* TUGAS PENGERJAAN *
Tulis ulang bagian artikel tentang majalah HAI yang dimulai dari "Baca: Trigan: Komik" dan berakhir pada "sampai Liga Korsika.". Ganti "bokap" dengan "ayah".

* ARTIKEL *
============
Para pendiri punya pemikiran kayak gini: HAI harus lahir sebagai majalah remajacowok. Kemudian, sampai hari ini, HAI jadi unik. Karena nggak ada majalah untuk remaja cowok selain HAI. Di dunia.
Ya, sejarahnya memang begitu. Waktu Hai terbit, 5 Januari 1977, majalah ini dengan segera jadi perhatian anak-anak SMA dan juga SMP (yang sekarang mereka sudah seumuran bokap). Kenapa? Karena isinya waktu itu didominasi oleh komik. Dan jenisnya juga pas dengan selera anak-anak cowok.
Nggak tanggung-tanggung, yang ngomik pun para jawara komik Eropa. Ada Empire of Trigan karya Mike Butterworth dengan artwork yang digarap Oliver Frey serita Gerry Wood (serial ini rilis tahun 1965-an, duluan mereka dari Star Wars). Lalu ada trio Storm-Si Rambut Merah-Nomad yang kira-kira isinya petualangan ala John Carter from Mars-nya Edgar Rice Burroughs. Kayak apa komiknya? Coba search di Google. Kita bakal melihat karya realis dengan detail memikat.
Baca: Trigan: Komik Legendari dari Eropa ada di HAI Pertama
Komik lain adalah Arad & Maya yang kocak, juga strip Coki Si Pelukis Cepat. Oh, iya ada satu lagi: Roel Dijkstra. Kalo yang ini boleh tanya bokap. Mereka pasti pernah nge-fans berat. Roel Dijkstra menceritakan tentang sosok pemain sepakbola. Penggarap awalnya, Jan Steeman & Andries Brandt (Belanda) kayaknya terinspirasi sosok genius pemain timnas Belanda waktu itu: Johan Cruyff. Keseruan komik ini bukan sekadar adu taktik di lapangan, tetapi justru dunia intrik sepakbola di belakangnya. Mulai dari Liga Belanda, Premier League, sampai Liga Korsika.
============
* ISI KUMPULAN DATA *
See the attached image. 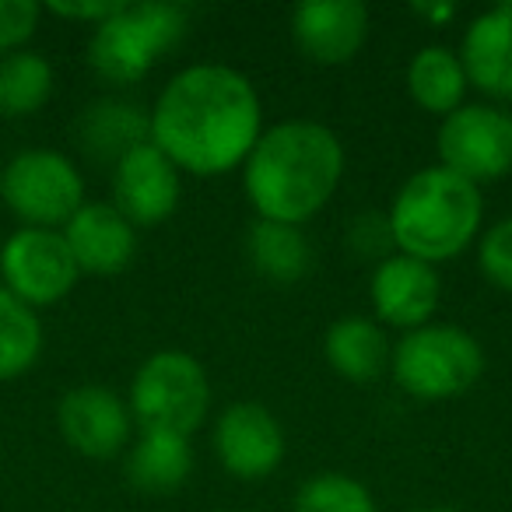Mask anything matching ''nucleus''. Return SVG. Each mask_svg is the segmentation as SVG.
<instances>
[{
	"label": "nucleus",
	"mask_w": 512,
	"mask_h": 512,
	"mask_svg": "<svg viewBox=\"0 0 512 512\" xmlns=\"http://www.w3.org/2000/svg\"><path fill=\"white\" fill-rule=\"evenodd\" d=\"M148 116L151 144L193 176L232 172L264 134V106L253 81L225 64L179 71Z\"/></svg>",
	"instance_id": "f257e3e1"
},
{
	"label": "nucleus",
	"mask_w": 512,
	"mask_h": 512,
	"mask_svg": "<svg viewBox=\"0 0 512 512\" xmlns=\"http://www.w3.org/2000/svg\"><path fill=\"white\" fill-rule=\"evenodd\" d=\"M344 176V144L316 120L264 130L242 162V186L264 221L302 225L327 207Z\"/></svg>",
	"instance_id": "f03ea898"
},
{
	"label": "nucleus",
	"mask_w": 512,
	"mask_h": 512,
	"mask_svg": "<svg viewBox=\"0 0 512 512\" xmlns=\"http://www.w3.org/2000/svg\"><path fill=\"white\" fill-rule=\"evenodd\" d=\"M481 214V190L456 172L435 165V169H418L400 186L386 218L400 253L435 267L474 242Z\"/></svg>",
============
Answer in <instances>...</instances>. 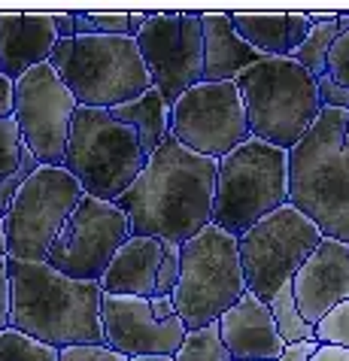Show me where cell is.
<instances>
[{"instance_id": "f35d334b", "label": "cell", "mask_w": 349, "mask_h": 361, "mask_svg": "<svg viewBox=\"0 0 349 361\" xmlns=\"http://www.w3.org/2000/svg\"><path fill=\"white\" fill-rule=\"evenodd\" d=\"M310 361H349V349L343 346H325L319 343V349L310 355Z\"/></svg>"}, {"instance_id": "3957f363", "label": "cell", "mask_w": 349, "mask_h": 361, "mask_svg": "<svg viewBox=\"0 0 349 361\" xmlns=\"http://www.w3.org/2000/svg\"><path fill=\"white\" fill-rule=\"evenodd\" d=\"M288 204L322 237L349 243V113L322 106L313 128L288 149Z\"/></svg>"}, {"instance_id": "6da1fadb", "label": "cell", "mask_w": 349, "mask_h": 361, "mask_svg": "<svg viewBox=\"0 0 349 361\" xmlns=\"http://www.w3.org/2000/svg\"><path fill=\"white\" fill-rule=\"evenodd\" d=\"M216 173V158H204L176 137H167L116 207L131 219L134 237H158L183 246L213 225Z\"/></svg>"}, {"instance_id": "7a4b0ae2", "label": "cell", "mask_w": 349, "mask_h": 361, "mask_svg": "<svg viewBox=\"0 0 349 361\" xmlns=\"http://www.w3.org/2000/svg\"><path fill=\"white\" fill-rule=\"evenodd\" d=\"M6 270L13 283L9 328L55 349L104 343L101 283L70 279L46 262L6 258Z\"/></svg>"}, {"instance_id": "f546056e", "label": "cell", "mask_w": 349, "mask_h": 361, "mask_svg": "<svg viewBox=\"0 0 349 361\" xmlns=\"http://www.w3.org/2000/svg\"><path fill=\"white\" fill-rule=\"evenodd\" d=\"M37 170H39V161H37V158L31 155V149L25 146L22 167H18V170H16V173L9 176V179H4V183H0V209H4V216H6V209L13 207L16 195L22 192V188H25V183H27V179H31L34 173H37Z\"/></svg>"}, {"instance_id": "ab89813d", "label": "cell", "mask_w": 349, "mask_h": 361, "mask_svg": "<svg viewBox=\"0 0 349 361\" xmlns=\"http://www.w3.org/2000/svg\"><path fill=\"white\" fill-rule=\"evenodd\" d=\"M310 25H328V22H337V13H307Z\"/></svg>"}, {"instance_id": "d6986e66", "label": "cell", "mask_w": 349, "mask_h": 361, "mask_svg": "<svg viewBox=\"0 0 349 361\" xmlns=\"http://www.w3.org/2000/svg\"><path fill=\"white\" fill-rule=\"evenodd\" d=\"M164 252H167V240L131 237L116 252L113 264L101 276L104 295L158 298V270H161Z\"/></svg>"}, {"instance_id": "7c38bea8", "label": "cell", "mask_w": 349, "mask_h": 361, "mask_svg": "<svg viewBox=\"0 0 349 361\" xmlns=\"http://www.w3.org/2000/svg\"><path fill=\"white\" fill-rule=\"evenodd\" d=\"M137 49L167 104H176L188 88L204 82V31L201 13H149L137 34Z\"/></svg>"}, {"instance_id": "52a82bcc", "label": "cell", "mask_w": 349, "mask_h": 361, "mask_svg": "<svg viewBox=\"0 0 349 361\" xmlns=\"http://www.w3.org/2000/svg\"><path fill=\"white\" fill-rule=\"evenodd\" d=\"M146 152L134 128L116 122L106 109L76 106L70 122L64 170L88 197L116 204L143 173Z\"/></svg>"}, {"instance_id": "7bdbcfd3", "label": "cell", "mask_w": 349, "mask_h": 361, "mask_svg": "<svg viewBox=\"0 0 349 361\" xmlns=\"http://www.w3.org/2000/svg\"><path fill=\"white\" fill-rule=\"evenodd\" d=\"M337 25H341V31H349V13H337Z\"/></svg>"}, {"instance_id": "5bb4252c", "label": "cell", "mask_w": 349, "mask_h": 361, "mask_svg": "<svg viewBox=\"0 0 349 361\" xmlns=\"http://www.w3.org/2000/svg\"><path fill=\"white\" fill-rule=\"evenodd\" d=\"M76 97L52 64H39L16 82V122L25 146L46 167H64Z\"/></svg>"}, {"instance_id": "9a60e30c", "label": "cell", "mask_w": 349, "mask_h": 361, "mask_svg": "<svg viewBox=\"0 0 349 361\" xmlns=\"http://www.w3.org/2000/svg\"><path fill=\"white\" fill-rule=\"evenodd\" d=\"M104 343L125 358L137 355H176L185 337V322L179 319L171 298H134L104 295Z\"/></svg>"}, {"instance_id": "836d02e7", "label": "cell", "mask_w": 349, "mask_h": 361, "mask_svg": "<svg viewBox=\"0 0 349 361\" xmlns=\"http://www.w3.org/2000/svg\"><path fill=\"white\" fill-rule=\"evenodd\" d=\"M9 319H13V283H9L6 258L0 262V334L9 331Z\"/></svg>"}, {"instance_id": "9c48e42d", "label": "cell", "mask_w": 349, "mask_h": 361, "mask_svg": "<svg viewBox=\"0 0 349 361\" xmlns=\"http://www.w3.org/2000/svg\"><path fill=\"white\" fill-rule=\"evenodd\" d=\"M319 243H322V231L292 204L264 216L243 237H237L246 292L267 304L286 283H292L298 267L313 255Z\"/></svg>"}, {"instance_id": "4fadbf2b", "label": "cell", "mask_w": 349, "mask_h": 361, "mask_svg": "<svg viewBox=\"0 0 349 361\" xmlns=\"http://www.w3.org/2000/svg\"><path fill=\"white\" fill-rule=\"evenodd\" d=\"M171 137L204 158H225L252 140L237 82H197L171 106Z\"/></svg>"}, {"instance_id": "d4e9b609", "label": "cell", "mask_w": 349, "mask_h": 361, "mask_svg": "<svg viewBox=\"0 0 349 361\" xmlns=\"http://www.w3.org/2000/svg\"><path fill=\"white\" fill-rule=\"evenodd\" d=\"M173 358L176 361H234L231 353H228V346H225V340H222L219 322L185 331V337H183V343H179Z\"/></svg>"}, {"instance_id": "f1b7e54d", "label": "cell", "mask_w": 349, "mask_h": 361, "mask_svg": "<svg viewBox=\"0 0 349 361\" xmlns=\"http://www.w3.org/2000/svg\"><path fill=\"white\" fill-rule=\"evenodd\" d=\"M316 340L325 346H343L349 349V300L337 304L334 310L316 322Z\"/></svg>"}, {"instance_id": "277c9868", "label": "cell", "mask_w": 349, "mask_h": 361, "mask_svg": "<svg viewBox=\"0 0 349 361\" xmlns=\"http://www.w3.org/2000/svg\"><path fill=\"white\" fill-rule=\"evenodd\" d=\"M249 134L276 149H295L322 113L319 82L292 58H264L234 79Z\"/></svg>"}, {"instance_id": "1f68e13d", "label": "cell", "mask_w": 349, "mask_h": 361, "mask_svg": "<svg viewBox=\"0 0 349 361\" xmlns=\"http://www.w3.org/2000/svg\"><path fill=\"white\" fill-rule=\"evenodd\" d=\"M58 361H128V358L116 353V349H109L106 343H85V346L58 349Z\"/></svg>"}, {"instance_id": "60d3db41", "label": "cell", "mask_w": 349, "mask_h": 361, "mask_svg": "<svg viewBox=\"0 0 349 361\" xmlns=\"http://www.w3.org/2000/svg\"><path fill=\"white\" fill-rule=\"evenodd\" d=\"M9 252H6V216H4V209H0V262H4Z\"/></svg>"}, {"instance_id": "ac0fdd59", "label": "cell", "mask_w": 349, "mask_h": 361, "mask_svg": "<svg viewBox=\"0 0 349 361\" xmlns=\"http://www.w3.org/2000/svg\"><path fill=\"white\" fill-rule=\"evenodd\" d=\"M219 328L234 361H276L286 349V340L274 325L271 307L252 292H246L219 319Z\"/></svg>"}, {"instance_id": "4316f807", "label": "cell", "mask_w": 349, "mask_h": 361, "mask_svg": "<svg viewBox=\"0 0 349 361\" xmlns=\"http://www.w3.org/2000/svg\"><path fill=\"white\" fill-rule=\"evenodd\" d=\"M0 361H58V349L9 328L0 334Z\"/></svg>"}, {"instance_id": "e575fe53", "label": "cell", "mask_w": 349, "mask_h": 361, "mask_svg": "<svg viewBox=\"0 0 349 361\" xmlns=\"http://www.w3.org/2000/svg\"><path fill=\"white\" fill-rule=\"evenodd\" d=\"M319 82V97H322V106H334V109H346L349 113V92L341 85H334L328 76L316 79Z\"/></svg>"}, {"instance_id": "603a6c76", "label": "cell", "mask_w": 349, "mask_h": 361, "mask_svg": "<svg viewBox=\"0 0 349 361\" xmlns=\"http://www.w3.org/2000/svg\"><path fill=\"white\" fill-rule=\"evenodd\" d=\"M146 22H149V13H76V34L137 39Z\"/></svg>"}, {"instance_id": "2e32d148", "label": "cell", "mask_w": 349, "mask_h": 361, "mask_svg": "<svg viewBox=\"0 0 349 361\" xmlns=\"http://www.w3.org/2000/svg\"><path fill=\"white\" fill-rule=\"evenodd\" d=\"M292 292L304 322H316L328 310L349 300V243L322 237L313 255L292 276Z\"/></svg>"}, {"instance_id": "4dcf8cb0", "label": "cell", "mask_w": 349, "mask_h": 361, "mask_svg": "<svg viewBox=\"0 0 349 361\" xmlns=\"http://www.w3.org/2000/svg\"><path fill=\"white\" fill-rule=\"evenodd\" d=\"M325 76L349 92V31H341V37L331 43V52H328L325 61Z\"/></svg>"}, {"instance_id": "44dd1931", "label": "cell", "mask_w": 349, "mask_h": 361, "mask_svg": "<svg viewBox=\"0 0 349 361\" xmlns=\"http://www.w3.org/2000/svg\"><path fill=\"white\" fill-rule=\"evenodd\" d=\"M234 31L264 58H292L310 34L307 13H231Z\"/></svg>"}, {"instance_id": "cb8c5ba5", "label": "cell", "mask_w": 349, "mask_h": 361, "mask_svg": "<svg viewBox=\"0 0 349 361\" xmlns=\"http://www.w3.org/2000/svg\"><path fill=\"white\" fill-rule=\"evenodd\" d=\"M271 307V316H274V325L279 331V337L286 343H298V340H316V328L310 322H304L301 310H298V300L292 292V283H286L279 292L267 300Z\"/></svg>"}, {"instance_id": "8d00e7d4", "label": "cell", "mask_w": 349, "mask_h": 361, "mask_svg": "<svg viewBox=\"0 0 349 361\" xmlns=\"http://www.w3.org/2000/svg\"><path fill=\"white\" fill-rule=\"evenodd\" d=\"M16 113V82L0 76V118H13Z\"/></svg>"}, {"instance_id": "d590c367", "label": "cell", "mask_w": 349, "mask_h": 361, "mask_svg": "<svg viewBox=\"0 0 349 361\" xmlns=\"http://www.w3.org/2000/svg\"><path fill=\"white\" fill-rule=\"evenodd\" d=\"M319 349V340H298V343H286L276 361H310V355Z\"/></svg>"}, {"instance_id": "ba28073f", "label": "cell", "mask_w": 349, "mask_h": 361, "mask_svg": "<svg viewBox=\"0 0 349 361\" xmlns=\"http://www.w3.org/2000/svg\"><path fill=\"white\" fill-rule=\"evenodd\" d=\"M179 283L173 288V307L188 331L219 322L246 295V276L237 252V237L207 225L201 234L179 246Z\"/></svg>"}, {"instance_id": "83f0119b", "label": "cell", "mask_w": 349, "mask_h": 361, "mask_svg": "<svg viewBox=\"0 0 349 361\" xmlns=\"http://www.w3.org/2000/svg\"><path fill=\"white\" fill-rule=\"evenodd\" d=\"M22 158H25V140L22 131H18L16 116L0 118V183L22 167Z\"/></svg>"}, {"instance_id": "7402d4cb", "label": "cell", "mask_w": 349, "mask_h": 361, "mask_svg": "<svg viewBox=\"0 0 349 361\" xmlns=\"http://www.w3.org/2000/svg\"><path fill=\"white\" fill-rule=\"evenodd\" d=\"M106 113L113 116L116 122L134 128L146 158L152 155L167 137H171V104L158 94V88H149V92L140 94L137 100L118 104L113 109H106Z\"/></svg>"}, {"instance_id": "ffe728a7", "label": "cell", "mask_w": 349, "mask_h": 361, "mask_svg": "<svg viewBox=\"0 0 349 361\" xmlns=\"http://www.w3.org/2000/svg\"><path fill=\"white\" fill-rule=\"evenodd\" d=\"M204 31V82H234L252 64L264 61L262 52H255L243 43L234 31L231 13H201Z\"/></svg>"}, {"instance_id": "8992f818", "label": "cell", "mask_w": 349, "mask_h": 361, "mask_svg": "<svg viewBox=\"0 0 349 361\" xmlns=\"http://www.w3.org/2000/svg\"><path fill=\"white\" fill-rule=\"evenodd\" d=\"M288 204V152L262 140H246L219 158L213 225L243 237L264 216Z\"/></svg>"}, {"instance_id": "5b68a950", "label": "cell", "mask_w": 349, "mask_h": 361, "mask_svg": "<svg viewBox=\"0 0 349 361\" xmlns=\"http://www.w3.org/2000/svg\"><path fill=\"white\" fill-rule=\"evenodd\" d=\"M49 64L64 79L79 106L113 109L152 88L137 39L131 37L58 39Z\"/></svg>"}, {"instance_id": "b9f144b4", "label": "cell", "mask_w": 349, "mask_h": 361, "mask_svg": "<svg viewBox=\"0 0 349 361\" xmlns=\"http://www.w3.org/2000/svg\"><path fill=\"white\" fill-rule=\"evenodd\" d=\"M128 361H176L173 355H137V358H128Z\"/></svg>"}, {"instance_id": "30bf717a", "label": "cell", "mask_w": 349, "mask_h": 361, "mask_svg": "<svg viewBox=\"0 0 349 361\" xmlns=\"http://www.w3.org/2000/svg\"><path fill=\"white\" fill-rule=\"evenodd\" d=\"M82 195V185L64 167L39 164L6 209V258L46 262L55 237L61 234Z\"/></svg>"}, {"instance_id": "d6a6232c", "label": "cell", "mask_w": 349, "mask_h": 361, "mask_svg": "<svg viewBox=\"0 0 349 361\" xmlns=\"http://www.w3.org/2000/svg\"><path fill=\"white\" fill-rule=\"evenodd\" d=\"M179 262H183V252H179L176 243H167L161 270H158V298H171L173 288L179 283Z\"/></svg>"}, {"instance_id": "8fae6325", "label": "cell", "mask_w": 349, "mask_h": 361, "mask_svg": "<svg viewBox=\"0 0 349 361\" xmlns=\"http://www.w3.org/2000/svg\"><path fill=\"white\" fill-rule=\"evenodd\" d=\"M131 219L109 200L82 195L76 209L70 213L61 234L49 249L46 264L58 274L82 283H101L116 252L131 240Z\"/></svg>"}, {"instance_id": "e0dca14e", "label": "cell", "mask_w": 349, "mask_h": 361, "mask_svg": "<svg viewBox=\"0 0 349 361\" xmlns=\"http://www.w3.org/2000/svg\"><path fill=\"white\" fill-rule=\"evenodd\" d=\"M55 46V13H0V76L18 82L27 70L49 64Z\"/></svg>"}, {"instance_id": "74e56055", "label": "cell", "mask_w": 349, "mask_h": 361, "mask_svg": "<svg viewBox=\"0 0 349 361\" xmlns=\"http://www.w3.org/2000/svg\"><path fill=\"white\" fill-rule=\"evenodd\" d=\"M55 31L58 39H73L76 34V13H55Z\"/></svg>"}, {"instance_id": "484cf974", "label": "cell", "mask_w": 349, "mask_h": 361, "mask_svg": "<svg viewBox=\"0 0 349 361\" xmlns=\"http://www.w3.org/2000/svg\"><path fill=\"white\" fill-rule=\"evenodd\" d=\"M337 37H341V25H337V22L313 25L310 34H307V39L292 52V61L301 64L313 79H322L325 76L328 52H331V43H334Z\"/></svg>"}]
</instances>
============
* JAWABAN LATIHAN *
Baca: Trigan: Komik Legendari dari Eropa ada di HAI Pertama
Komik lain adalah Arad & Maya yang kocak, juga strip Coki Si Pelukis Cepat. Oh, iya ada satu lagi: Roel Dijkstra. Kalo yang ini boleh tanya ayah. Mereka pasti pernah nge-fans berat. Roel Dijkstra menceritakan tentang sosok pemain sepakbola. Penggarap awalnya, Jan Steeman & Andries Brandt (Belanda) kayaknya terinspirasi sosok genius pemain timnas Belanda waktu itu: Johan Cruyff. Keseruan komik ini bukan sekadar adu taktik di lapangan, tetapi justru dunia intrik sepakbola di belakangnya. Mulai dari Liga Belanda, Premier League, sampai Liga Korsika.